◆ Consigne écrite a ◆
Indiquez, s'il vous plaît, si chacune des affirmations (i), (ii) et (iii) concorde avec le texte sur la perche et la musique : répondez par oui ou par non en citant mot pour mot le passage décisif. (i) Antoine Dumont lance le morceau à 2’44. (ii) Le record de France battu à Rouen était de 6,04 m. (iii) Jean Galfione a sauté sur la musique du Carnaval de Dunkerque.

◆ Texte ◆

Quelques de notes de musique suffisent à savoir qu’il va sauter. Depuis une dizaine d’années, Renaud Lavillenie s’élance sur le même morceau d’Avicii (Levels / Skrillex Remix) à chacune de ses apparitions lors du Perche Elite Tour. « Je lance le son à 2’30 précises, parfois 2’25, pour qu’il ait le temps de bien se préparer, décrit Antoine Dumont, le DJ du circuit français indoor de perche. Renaud est déjà en bout de piste quand il l’entend. Il lève la tête, me regarde, ferme le zip de sa combi sous la claque du public, et il part à 2’44, pile sur le “drop”. »
La recette a fait ses preuves. Sur ces quelques secondes d’électro pop, le champion olympique de Londres en 2012 a signé plusieurs des meilleures performances de sa carrière. « C’est la musique du record du monde, précise Antoine Dumont. Elle a une symbolique forte parce qu’on l’a mise pendant l’hiver 2014, peu avant qu’il batte tous les records, d’abord celui de France (6,04 m à Rouen), et trois semaines plus tard celui de Bubka (6,16 m à Donetsk en Ukraine). Cette musique est restée, toujours le même morceau, le même passage, calé à ce moment bien particulier. »
L’exemple Galfione
L’ex-recordman du monde n’est pas le seul à pouvoir sauter sur sa mélodie porte bonheur. Ce privilège est partagé par tous les participants aux concours élite du Perche Elite Tour et remonte même aux Masters de perche à Grenoble en 1991, avec Jacques Collet aux manettes. Qu’on soit sauteur ou simple spectateur, l’alliance entre la perche et la musique semble faire bon ménage.
« En tant qu’organisateur, on a envie de mettre les athlètes dans les meilleures conditions, que ce soit à la fois sérieux et fun, pour leur permettre de sortir une bonne perf’, déroule Sébastien Homo, responsable national des sauts et coorganisateur de la Perche aux étoiles à Aulnay-sous-Bois, dont la dernière édition remonte à 2019. La musique rend cela possible. Je me souviens du meeting en salle de Dunkerque en 1999, où Jean Galfione était venu pour sa dernière compétition avant les Mondiaux indoor. Il avait sauté sur la musique du Carnaval de Dunkerque, qui avait lieu au même moment. C’est une mélodie très entraînante, qui avait mis beaucoup d’ambiance dans la salle. Ce jour-là, il bat le record de France de Philippe Collet (5,95 m), et une semaine plus tard, il était champion du monde avec 6 m. Avec le recul, on se dit que sans cette compète, cette musique et ce délire-là, il n’y a peut-être pas la même perf’ aux Mondiaux… » Car à en croire les principaux intéressés, rythme et mélodie auraient une réelle influence sur l’humeur et la performance.

◆ Données extraites ◆
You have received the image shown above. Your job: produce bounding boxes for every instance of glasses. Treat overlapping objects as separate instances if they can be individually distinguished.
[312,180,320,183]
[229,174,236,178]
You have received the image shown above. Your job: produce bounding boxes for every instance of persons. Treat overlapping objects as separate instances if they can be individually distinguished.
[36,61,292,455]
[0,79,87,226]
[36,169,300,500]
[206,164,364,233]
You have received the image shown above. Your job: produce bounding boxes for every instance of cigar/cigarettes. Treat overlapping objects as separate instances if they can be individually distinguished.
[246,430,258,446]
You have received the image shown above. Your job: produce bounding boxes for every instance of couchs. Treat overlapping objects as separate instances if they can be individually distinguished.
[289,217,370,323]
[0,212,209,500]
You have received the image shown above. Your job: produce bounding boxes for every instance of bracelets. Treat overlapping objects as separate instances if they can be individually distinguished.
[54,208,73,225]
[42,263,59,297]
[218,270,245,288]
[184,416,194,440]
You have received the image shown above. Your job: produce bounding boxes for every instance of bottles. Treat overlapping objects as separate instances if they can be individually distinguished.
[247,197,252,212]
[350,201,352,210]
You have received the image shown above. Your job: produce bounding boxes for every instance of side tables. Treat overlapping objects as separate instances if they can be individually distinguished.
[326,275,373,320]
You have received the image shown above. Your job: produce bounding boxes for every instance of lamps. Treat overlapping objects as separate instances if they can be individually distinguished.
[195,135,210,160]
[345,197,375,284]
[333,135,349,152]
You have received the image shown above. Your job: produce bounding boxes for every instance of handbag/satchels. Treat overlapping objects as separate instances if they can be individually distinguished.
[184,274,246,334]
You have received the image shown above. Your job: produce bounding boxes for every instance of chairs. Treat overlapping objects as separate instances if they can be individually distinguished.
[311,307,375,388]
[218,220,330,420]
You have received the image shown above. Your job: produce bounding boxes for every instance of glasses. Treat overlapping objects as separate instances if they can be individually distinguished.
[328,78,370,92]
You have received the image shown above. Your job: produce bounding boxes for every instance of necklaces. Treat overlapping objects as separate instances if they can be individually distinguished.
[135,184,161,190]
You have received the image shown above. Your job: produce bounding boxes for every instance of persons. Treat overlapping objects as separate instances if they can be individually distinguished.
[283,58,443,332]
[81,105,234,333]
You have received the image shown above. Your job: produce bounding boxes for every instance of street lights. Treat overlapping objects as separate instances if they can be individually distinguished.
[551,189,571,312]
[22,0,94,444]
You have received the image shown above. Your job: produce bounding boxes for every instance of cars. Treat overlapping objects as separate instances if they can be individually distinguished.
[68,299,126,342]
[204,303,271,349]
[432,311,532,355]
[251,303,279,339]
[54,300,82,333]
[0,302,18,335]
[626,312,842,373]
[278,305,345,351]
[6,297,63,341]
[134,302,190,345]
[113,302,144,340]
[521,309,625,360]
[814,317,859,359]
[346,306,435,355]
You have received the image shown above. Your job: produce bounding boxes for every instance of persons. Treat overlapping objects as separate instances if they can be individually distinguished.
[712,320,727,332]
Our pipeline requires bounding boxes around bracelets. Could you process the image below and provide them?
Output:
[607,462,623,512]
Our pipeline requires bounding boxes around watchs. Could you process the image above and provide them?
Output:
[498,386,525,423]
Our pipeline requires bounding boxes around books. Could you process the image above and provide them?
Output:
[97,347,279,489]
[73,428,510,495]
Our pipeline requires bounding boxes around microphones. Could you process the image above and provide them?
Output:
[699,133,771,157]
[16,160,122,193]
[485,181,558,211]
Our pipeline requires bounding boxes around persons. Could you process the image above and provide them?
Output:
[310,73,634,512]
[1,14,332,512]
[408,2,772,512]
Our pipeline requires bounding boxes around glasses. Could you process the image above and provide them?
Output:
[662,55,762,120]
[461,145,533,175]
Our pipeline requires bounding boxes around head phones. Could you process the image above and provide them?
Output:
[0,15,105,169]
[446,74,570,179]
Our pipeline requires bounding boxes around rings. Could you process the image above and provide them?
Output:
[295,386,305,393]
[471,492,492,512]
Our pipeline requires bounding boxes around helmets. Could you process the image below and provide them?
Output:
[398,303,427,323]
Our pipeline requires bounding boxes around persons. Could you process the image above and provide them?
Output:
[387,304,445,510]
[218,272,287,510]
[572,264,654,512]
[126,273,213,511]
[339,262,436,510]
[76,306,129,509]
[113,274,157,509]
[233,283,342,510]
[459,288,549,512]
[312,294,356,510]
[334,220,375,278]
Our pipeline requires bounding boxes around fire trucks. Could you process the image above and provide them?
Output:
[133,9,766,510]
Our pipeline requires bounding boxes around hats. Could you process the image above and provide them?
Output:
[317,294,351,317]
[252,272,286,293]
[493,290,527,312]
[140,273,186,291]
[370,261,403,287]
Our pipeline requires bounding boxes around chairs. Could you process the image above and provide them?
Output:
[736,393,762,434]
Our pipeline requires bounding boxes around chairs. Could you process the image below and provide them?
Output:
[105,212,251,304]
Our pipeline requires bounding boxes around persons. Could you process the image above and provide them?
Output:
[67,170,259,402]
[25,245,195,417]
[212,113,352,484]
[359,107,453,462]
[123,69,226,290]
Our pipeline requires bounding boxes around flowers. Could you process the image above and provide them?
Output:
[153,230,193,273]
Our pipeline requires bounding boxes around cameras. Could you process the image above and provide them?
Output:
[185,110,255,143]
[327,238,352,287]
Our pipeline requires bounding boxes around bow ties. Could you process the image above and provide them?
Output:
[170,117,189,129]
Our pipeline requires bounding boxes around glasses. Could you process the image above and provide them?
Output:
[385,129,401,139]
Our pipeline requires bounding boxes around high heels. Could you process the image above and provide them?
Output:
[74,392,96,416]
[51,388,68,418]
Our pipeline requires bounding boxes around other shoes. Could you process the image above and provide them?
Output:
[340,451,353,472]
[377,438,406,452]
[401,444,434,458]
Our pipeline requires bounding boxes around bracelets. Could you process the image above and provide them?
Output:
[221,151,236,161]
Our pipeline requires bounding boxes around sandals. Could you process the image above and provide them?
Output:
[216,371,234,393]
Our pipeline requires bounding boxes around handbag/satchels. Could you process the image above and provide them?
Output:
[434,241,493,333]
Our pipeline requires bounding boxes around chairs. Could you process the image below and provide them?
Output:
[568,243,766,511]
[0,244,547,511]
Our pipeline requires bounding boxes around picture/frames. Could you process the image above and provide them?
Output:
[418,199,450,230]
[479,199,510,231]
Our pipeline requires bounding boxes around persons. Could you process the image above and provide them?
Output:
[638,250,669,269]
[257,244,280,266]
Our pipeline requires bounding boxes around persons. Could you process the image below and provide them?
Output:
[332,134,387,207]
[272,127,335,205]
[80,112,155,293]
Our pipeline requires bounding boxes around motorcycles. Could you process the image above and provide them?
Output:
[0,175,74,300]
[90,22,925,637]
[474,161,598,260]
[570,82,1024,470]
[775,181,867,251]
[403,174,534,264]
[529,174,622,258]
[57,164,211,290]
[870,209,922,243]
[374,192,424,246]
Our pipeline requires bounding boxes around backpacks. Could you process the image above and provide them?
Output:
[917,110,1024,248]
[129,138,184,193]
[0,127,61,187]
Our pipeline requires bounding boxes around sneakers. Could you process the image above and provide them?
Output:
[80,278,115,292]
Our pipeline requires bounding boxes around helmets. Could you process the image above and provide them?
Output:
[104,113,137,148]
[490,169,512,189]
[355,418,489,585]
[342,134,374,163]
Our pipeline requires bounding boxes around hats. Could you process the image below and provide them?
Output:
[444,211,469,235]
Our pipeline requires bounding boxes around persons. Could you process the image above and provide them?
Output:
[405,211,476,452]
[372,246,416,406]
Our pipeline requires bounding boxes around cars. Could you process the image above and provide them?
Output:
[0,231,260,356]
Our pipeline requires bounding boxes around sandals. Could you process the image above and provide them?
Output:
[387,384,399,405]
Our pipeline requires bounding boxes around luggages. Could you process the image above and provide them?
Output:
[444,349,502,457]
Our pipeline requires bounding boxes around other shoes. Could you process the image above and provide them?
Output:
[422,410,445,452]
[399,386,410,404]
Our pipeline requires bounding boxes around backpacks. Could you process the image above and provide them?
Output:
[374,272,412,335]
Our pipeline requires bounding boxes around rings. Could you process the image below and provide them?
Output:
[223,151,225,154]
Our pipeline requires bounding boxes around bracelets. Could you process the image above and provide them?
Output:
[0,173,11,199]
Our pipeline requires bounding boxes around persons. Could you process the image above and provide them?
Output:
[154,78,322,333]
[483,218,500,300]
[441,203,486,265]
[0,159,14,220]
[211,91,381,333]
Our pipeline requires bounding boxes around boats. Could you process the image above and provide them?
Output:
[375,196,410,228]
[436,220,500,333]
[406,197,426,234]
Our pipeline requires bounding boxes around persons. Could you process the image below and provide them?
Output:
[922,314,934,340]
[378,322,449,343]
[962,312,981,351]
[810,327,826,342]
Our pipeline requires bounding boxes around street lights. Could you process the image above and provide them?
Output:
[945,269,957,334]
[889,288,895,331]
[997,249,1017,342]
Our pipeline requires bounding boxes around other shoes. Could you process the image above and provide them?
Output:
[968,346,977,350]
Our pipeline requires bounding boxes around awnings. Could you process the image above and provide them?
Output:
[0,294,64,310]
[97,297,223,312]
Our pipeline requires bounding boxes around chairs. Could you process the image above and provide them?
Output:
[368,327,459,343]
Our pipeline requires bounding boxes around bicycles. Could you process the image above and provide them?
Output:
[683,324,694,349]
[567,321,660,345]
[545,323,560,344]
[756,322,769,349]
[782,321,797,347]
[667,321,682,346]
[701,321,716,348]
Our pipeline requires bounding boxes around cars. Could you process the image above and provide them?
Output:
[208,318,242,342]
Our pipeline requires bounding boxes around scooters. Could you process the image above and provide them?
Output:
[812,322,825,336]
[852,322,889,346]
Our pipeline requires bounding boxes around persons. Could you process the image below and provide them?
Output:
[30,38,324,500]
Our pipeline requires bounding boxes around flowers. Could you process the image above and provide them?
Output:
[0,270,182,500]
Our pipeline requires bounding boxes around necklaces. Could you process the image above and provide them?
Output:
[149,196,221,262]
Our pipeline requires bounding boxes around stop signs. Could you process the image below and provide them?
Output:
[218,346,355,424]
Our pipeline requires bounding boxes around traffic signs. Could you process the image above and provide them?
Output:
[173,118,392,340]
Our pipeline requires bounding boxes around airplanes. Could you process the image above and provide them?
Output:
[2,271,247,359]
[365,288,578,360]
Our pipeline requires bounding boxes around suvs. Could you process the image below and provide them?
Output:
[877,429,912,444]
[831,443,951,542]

◆ Consigne écrite b ◆
Restituez à l'identique les lignes des données extraites, en commençant à la première de ces lignes et en terminant à celle qui contient « [350,201,352,210] », cette dernière comprise.

◆ Réponse complète a ◆
(i) Non : « Je lance le son à 2’30 précises, parfois 2’25 ».
(ii) Oui : « d’abord celui de France (6,04 m à Rouen) ».
(iii) Oui : « Il avait sauté sur la musique du Carnaval de Dunkerque ».

◆ Réponse complète b ◆
You have received the image shown above. Your job: produce bounding boxes for every instance of glasses. Treat overlapping objects as separate instances if they can be individually distinguished.
[312,180,320,183]
[229,174,236,178]
You have received the image shown above. Your job: produce bounding boxes for every instance of persons. Treat overlapping objects as separate instances if they can be individually distinguished.
[36,61,292,455]
[0,79,87,226]
[36,169,300,500]
[206,164,364,233]
You have received the image shown above. Your job: produce bounding boxes for every instance of cigar/cigarettes. Treat overlapping objects as separate instances if they can be individually distinguished.
[246,430,258,446]
You have received the image shown above. Your job: produce bounding boxes for every instance of couchs. Treat overlapping objects as separate instances if they can be individually distinguished.
[289,217,370,323]
[0,212,209,500]
You have received the image shown above. Your job: produce bounding boxes for every instance of bracelets. Treat overlapping objects as separate instances if they can be individually distinguished.
[54,208,73,225]
[42,263,59,297]
[218,270,245,288]
[184,416,194,440]
You have received the image shown above. Your job: produce bounding boxes for every instance of bottles. Treat overlapping objects as separate instances if they can be individually distinguished.
[247,197,252,212]
[350,201,352,210]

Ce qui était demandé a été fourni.